(Reçue le 20 janvier.)
Chère Comtesse,
Tout à l’heure, en rentrant du théâtre, nous avons trouvé le document officiel par lequel vous annoncez à ma femme qu’elle est élue membre de votre Société, et me proposez de remplir sans appointements les fonctions de secrétaire. Ma femme est enchantée, et demain nous irons ensemble vous remercier ; mais dès maintenant je veux vous exprimer mon admiration pour votre ingéniosité. Jusqu’ici il m’était impossible de sortir de la maison. Dorénavant il faudra bien que je porte chez la présidente rapports et comptes. C’est aussi très bien que vous ayez loué dans Vassilievsky Ostroff les bureaux de la Société, bien loin des regards indiscrets. Espérons qu’à ces séances privées ne viendront pas les yeux de lynx de la baronne Vizen.

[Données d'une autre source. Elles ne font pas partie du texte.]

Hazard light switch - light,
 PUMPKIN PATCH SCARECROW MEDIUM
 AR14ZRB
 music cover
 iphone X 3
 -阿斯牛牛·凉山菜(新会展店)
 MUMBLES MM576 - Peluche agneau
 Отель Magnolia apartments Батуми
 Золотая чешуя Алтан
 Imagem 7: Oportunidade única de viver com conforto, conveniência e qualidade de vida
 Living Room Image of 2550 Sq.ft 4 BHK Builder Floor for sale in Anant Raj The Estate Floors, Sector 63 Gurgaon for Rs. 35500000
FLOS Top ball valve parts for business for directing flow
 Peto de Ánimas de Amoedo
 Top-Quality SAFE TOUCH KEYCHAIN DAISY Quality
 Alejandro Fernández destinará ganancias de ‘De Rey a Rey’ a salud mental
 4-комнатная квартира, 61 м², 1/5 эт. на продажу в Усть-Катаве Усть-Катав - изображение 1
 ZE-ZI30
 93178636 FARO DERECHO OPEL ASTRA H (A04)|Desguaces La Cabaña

Hier vous avez demandé à ma femme d’où lui venait ce collier de perles qui a eu si grand succès au bal, et elle vous a répondu qu’il lui venait de sa grand’mère ; ce n’est pas vrai : elle l’a acheté à Slobotsk, presque pour rien (3.500 roubles), à Médiachkina, l’écornifleuse de votre tante défunte. Médiachkina a juré qu’il fallait bien qu’elle fut réduite à la dernière extrémité pour consentir à se séparer de ce cadeau de sa bienfaitrice, et elle a obligé ma femme à faire le serment de ne jamais parler de cet achat à personne ; mais moi, qui n’ai pas juré, je puis dire la vérité.
Comme un très humble secrétaire, je baise avec le plus grand respect la main de mon nouveau chef.
A. M.
P.-S. – Je serais maintenant très heureux de trouver quelque égyptologue qui veuille bien déchiffrer les hiéroglyphes avec ma femme. Ma vie de famille s’arrangerait alors tout à fait bien.